Students in Brian Cameron’s IST 421 class have been getting glimpses of real-world issues faced by Boeing’s Rotorcraft Division, while the helicopter-maker is benefiting from students’ fresh eyes on a key part of its manufacturing process.

In the class, Advanced Enterprise Integration, Cameron links student teams with corporate partners of the college. The students, acting as consultants, get the experience of wrestling with actual integration problems faced by companies while the firms get new perspectives and, potentially, unanticipated answers to their questions.

Over the past year and a half, IST students have had a hand in helping Boeing’s Philadelphia-based Rotorcraft Division develop a method to deliver Model-Based Definition to downstream users.

Through tools from Adobe (also a partner in the IST 421 project), engineers now can send an annotated three-dimensional model of a component directly to the technicians crafting and installing those parts, explained Project Lead Chris Senesac.
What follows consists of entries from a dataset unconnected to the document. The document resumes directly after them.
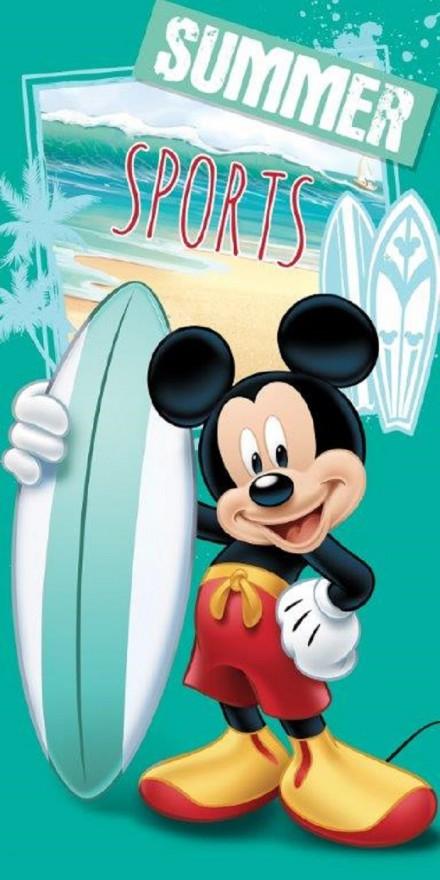 Faro Dětská osuška Mickey Mouse 05 70x140 cm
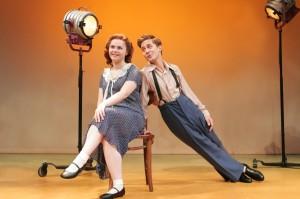 Ruby Rakos as Judy Garland and Michael Wartella as Mickey Rooney in Goodspeed's Chasing Rainbows. Photo by Diane Sobolewski.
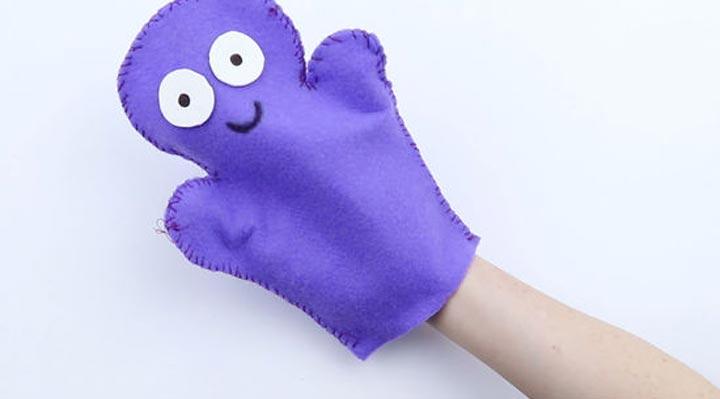 اسباب بازی کودک - عروسک دستی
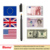 Pro Counterfeit money detector Pens for Dollars, Pesos, Euros, Pounds and other paper bill currencies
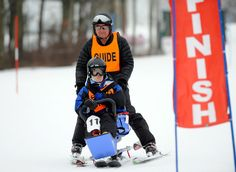 Adapted Skier at 2013 Winter Games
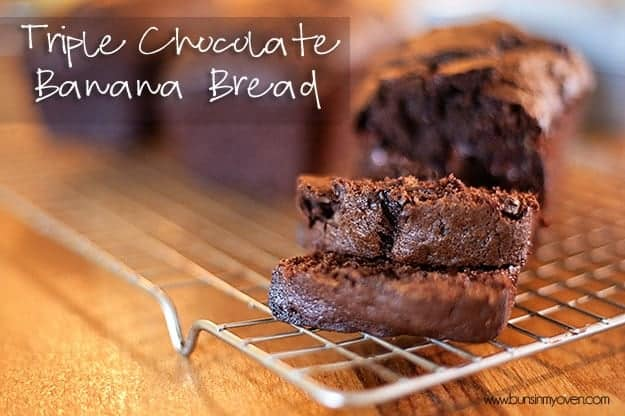 Triple Chocolate Banana Bread recipe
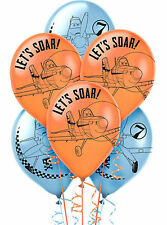 "DISNEY PLANES PARTY SUPPLIES 12"" LATEX HELIUM QUALITY 6 BALLOONS"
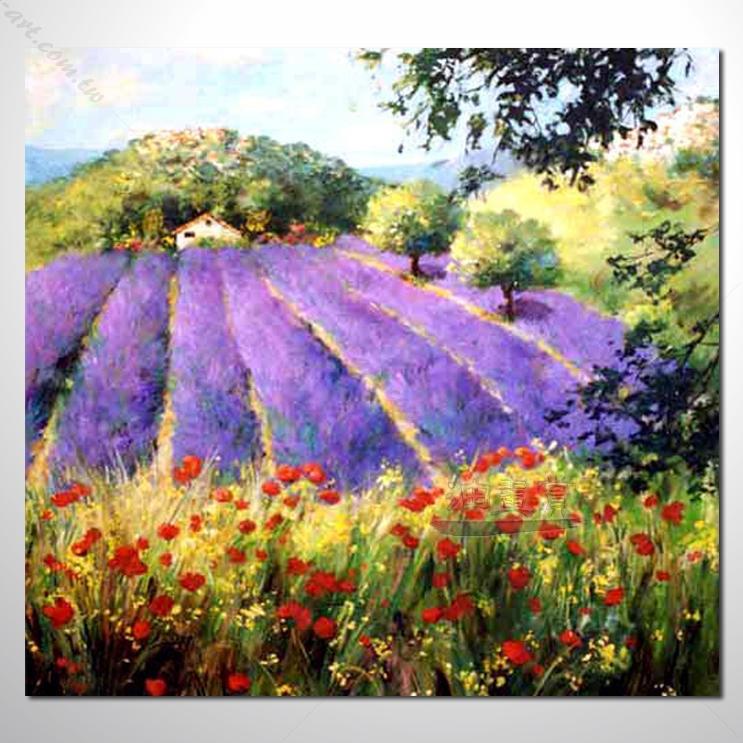 【紫恋薰衣草油画】068 香气 乡村风景 风景油画 纯手绘 油画 装饰 挂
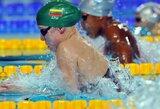 """R.Meilutytė: """"Aš tiesiog šoku į baseiną ir darau tai ką geriausiai moku"""""""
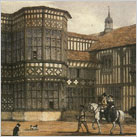 Bramall Hall in Tudor times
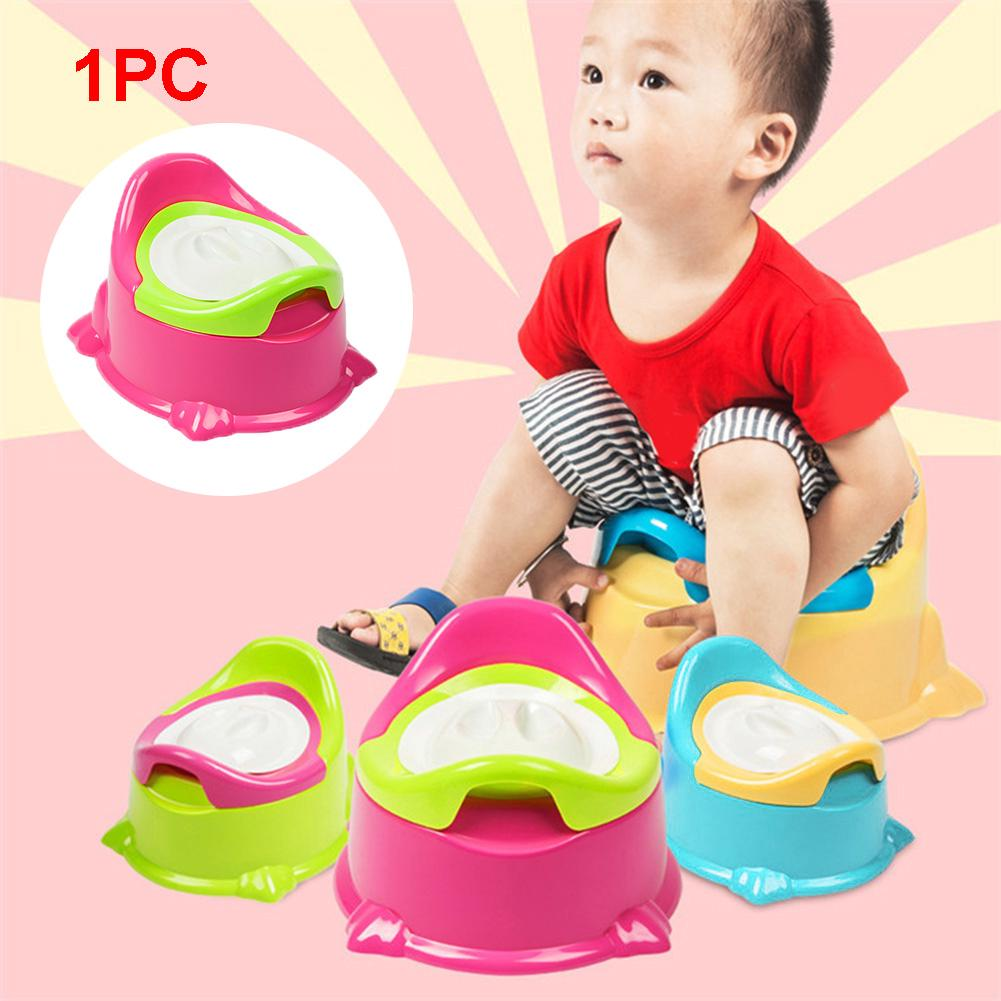 Baby Child Cartoon Cute PP Pedestal Pan Nontoxic Training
Gone is the costly and cumbersome process of going from a design model to an ungainly two-dimensional schematic accompanied by large amounts of documentation.

Remaining, though, is the issue of security in transferring those files to the factory floor, or to bidders vying to build a particular component. What about unauthorized file copying or industrial espionage? Tackling those issues is what students did during the fall semester.

According to Cameron, a professor of practice, this challenge was as close as it can get to what students will confront professionally. The problem was loosely defined, requirements weren’t specific, and the technology involved was unfamiliar. (In this case, students had to learn the capabilities of the Adobe software involved.)

As is typical, the IST faculty member said, class members moved from “deer-in-the-headlights” shock, to connecting the dots and finally to sincerely wanting more time because they’re truly engaged in the work.

“They do good work for us,” Senesac said. “I think it’s a win-win-win for all of us—a win for Penn State, Adobe and a win for Boeing.

“I think we help mature them through the virtual environment of running a meeting, running a project,” he continued. “We help steer them in the way things happen in the real world versus a textbook.”

“The collaboration between Boeing and Penn State is an excellent example of industry and education working together,” said Michael Londgren, Adobe business productivity director of product marketing. “Penn State students gain hands-on experience addressing challenges that Boeing engineers face daily.”

“By applying best-in-class solutions like Acrobat 9 Pro Extended,” Londgren went on, “students can devise strategies for improving 3-D collaboration across internal groups and with outside partners—and then share their findings with the teams at Boeing.”

Said senior Ryan Roof, “You can sit in the classroom day after day after day and not learn anything. But, actually going in and working through what you’re learning in class really helps add significance to what you’re learning.”

Ivan Choy, also a senior, said: “You jump into a project and have to understand the complexity of the issues and requirements. You have to take it step by step and learn their needs.”

“Most importantly, I think it’s figuring out what right questions to ask the sponsors,” he went on.

"The real-world experience that students get from using Acrobat 9 Pro Extended to explore 3-D collaboration challenges at Boeing is invaluable,” commented Adobe’s Londren. “In today's manufacturing environment, working with dispersed teams worldwide is the norm. Whether it is with coworkers, design partners, or suppliers, students need to learn how to meet the needs of all these groups and effectively communicate and collaborate with them at anytime and anyplace." Along with lessons learned, there also is a sense of excitement and of pride that comes with making a contribution.

“Whenever I see Boeing in the future,” said Roof, “It’s going to be: ‘Oh, I helped them transition from 2-D drawings to the 3-D template they use now to assemble their parts together.’”

Added senior Paul Romano, “Knowing that you added worth to a company or a client’s project to help them function better was something definitely exciting and motivating for all of us.” And that value-add is appreciated.

Commented Senesac of Boeing, “You have 10 creative minds…creatively thinking for you. They’re not working with all of the departmental ‘stove pipes’; they’re not working with departmental politics. They’re creatively thinking outside the box.”